I have two similar uses of a generic class, one passes, the other one fails.
It seems the assignment makes the difference. But I don’t understand why nor where this is documented.
from typing import Generic, TypeVar
K = TypeVar('K')
class Animal:
...
class Dog(Animal):
...
class Box(Generic[K]):
def __init__(self, animal: K):
self.animal = animal
...
def feed(box: Box[Animal]): ...
# Type checks on mypy and pyright
feed(Box(Dog()))
# Fails to type check on mypy and pyright
mybox = Box(Dog())
feed(mybox)
# Mypy: Argument 1 to "feed" has incompatible type "Box[Dog]"; expected "Box[Animal]"
# Pyright: Argument of type "Box[Dog]" cannot be assigned to parameter "box" of type "Box[Animal]" in function "feed"
# "Box[Dog]" is incompatible with "Box[Animal]"
# Type parameter "K@Box" is invariant, but "Dog" is not the same as "Animal"
this is a good problem. Would it be because in the first line, you are passing in a type and in the second you’re passing an instance of a type? As you know, classes are considered a type in their own right. So, if we type the following:
type(str) # type string for example
we get:
type
If we create a class:
class Tester:
pass
obj = Tester()
type(obj)
>>> __main__.Tester
The object obj is not a type. It is an object of a type of a class that you instantiated.
In other words, they are not equivalent in that obj is not a type as is the case for a class with inheritance (or without) which is.
is not an instance. It is a class with inheritance.
mybox is an instance of that class.
They are two different types of argument. For example, you can create additional objects (i.e., instances) with the class Box(Dog()) but you cannot create additional objects with mydog.
This is an interesting example. I think what you see is an interaction between type inference and variance.
Here a typechecker will infer the type of mybox to be Box[Dog].
If you change that line to this, it will typecheck:
mybox: Box[Animal] = Box(Dog())
The reason is that TypeVars are invariant by default. That is, a function accepting Animal will not also accept Dog, unless you declare K to be covariant. This is what the error you get from pyright tells you:
In this case, it seems that typecheckers are able to infer the type of the expression Box(Dog()) to be Box[Animal] based on how it is used, which is why you don’t get the error.
Another place you will encounter this sometimes is when annotating the built in list type with an inheritance hierarchy like you have here, because list is treated as invariant (while abcs/protocols like Sequence and Collection aren’t).
The Wikipedia article on Covariance and Contravariance is pretty thorough, but personally I can never keep them straight in my head and often get them reversed. If anyone has found more intuitive explanations somewhere do share!
Thanks for the input, I think understand the root cause now and can add a bit to the replies.
The real reason
mybox = Box(Dog())
feed(mybox)
is not safe is because feed may mutate the input box. For instance, it could do
def feed(box: Box[Animal]):
box.animal = Animal()
mybox would be typed as Box[Dog] but after feed it would really be a Box[Animal], this may lead to unexpected errors since not all animals will have an e.g. bark method. This is not a problem in the first example, because we are not keeping a reference to the object. Note that the call itself feed(Box(Dog())) is safe since after all a dog is an Animal.
It’s a bit misleading to conclude that the type checker is “being more lenient”.

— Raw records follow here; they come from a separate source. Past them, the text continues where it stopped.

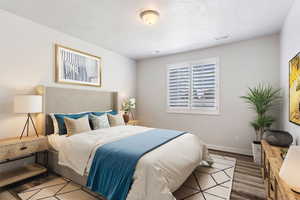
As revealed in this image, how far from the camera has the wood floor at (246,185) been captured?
6.47 feet

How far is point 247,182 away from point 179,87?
2750 millimetres

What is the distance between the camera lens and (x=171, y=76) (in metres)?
4.57

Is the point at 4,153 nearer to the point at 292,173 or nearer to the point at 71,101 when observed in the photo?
the point at 71,101

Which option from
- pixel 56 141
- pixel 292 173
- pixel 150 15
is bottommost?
pixel 56 141

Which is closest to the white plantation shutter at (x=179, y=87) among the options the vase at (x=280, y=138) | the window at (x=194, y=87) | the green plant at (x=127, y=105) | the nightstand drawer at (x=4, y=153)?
the window at (x=194, y=87)

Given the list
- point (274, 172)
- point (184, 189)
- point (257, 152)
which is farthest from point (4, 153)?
point (257, 152)

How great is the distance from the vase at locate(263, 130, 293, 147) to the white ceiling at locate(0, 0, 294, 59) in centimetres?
189

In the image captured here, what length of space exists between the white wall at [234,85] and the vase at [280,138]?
1.35m

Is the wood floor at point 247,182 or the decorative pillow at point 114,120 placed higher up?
the decorative pillow at point 114,120

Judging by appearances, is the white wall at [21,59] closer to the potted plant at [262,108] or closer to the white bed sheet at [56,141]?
the white bed sheet at [56,141]

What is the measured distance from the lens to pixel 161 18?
256 cm

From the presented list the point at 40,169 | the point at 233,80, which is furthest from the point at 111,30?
the point at 233,80

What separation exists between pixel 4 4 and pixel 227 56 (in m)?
4.39

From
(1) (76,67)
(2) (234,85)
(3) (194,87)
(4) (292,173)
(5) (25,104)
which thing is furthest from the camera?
(3) (194,87)
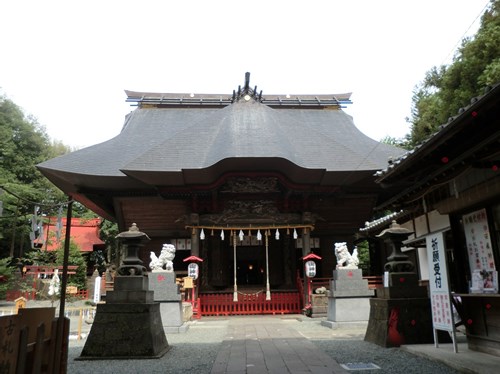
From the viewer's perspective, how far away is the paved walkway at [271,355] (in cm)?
518

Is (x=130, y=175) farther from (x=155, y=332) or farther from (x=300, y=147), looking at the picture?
(x=155, y=332)

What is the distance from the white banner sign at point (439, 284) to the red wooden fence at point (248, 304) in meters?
8.63

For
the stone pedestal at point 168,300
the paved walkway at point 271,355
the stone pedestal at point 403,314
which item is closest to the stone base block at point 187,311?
the stone pedestal at point 168,300

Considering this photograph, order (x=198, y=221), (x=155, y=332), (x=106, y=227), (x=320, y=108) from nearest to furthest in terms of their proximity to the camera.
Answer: (x=155, y=332) < (x=198, y=221) < (x=320, y=108) < (x=106, y=227)

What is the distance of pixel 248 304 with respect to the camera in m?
14.0

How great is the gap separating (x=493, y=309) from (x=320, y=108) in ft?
56.9

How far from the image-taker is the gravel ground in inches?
208

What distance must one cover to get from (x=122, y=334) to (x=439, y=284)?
4.99 m

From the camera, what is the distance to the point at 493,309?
17.6ft

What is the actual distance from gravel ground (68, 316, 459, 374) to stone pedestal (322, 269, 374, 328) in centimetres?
130

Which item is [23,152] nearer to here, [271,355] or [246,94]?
[246,94]

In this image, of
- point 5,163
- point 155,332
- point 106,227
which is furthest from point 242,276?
point 5,163

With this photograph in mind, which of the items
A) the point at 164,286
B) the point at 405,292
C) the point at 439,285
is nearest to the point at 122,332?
the point at 164,286

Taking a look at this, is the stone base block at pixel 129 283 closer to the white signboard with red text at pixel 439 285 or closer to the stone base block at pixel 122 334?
the stone base block at pixel 122 334
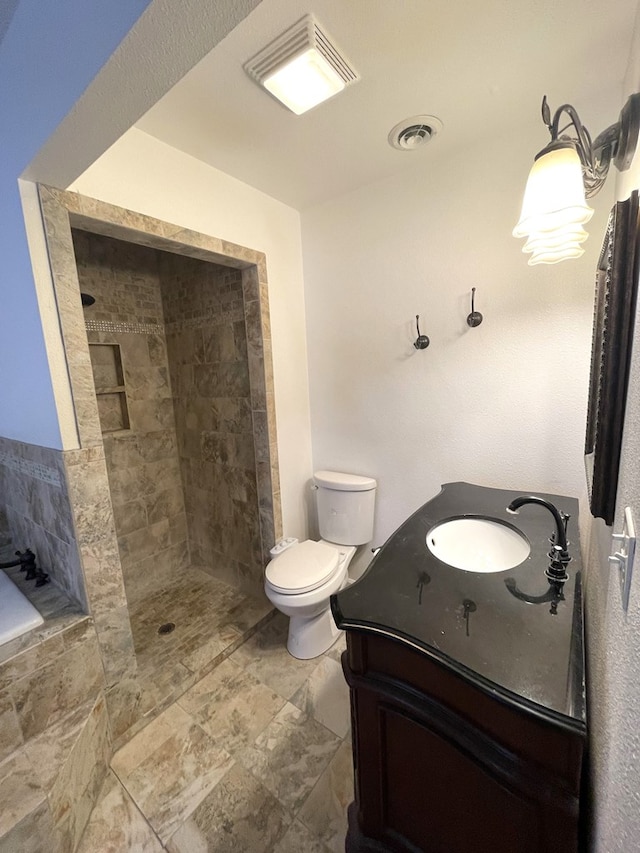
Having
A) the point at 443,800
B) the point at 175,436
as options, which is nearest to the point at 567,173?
the point at 443,800

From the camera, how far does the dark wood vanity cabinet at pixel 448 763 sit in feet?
2.07

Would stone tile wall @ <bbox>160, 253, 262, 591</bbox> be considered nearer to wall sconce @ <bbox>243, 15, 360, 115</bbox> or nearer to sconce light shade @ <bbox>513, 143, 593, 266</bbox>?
wall sconce @ <bbox>243, 15, 360, 115</bbox>

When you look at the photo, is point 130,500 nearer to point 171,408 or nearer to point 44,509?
point 171,408

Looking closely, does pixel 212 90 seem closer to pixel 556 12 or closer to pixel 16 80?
pixel 16 80

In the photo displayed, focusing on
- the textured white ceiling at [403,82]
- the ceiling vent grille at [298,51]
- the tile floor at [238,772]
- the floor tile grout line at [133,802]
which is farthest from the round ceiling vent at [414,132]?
the floor tile grout line at [133,802]

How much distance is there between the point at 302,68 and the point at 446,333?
1179mm

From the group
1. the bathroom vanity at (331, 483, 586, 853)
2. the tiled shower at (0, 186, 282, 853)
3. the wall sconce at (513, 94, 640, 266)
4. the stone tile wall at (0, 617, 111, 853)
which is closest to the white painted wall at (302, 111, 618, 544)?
the wall sconce at (513, 94, 640, 266)

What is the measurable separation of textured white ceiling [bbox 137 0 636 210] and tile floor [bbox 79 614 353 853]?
2513 mm

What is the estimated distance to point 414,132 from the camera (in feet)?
4.86

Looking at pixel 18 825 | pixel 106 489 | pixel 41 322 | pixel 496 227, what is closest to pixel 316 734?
pixel 18 825

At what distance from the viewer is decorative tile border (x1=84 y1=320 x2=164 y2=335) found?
2181 millimetres

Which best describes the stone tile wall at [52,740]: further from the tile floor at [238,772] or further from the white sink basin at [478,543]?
the white sink basin at [478,543]

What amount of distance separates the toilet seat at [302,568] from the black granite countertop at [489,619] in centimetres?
71

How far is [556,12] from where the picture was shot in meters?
0.99
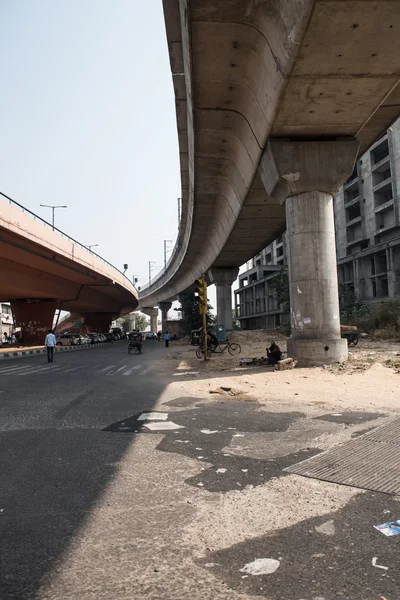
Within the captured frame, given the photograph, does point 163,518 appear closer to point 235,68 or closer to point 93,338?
point 235,68

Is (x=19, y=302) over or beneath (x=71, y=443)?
over

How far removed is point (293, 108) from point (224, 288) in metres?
30.7

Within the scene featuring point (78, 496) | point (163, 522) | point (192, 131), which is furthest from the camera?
point (192, 131)

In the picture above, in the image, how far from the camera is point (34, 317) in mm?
46000

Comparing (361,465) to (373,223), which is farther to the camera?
(373,223)

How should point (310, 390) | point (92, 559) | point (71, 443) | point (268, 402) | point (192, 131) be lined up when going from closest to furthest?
point (92, 559) → point (71, 443) → point (268, 402) → point (310, 390) → point (192, 131)

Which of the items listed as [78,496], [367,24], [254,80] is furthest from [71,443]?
[254,80]

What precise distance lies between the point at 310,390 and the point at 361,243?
5123 centimetres

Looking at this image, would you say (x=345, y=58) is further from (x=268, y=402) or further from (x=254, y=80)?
(x=268, y=402)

First, it’s important to understand that the type of an object (including its generic type arguments) is established at the time it is constructed. The expression Box(Dog()) constructs a new Box object, but its type can be evaluated (safely) as Box[Dog], Box[Animal], Box[object] or any number of other compatible types. The important thing is that its type is fixed after construction. The operations you can safely perform on that object will be different based on whether its type is Box[Dog], Box[Animal], etc.
By default, type checkers will assume that Box(Dog()) should evaluate to Box[Dog]. However, there are ways to influence the type checker’s evaluation behavior by providing additional context. This is sometimes referred to as bidirectional type inference.

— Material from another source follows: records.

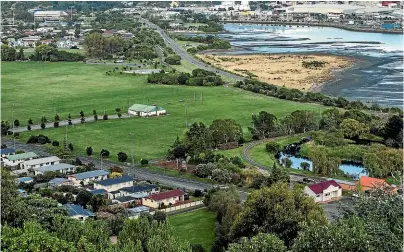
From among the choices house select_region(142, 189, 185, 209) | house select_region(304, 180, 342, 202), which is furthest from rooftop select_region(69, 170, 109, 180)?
house select_region(304, 180, 342, 202)

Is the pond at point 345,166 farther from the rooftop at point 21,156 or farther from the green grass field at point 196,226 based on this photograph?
the rooftop at point 21,156

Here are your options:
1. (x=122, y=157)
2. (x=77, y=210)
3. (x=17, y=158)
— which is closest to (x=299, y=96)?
(x=122, y=157)

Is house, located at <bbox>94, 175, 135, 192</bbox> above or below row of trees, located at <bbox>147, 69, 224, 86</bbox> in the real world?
below

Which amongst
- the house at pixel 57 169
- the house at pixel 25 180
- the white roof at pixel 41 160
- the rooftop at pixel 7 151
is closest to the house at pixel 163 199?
the house at pixel 25 180

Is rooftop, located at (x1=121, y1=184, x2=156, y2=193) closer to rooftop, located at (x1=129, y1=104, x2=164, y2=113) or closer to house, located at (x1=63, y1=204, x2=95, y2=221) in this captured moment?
house, located at (x1=63, y1=204, x2=95, y2=221)

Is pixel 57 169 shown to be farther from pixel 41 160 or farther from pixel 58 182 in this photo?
pixel 58 182

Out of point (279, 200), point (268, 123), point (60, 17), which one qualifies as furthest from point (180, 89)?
point (60, 17)

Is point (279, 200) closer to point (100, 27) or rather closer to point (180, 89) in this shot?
point (180, 89)
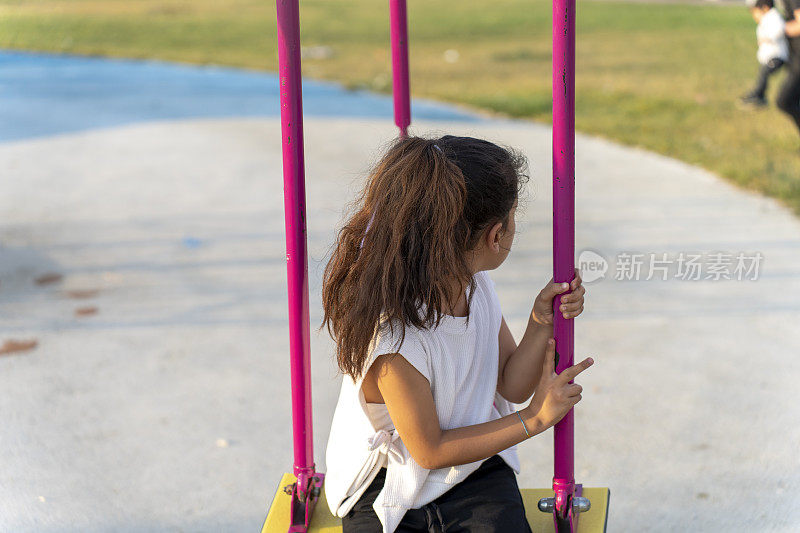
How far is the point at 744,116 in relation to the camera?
254 inches

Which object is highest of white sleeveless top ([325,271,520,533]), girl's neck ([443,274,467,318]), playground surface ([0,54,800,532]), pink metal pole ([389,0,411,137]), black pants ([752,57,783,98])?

Let’s look at how this applies to the expression [Dog()].
# No context is provided in this case, so the
# list expression is inferred to be `list[Dog]`.
d1 = [Dog()]
# Here additional context is provided in the form
# of a declared type for variable `d2`, so the
# list expression is inferred to be `list[Animal]`.
d2: list[Animal] = [Dog()]
# Similarly, `d3` has a declared type, so the
# list expression is inferred to be `list[Dog | Cat]`.
d3: list[Dog | Cat] = [Dog()]
# Here additional context is provided in the form
# of a type annotation on the `elems` parameter
# in the `dostuff` function (from your sample above),
# so the list expression is inferred to be `list[Animal]`.
dostuff([Dog()])
Thanks, that makes sense. However, if im allowed to nitpick a bit, from the pyright docs it seems we may derive the inferred type from the whole scope, not just the assignment expression (the example with the two branches of the if statement). So one could also think that based on usage, mybox should be inferred as Box[Animal]. I guess one needs to know that pyright does not do that, which is probably the safer thing to do.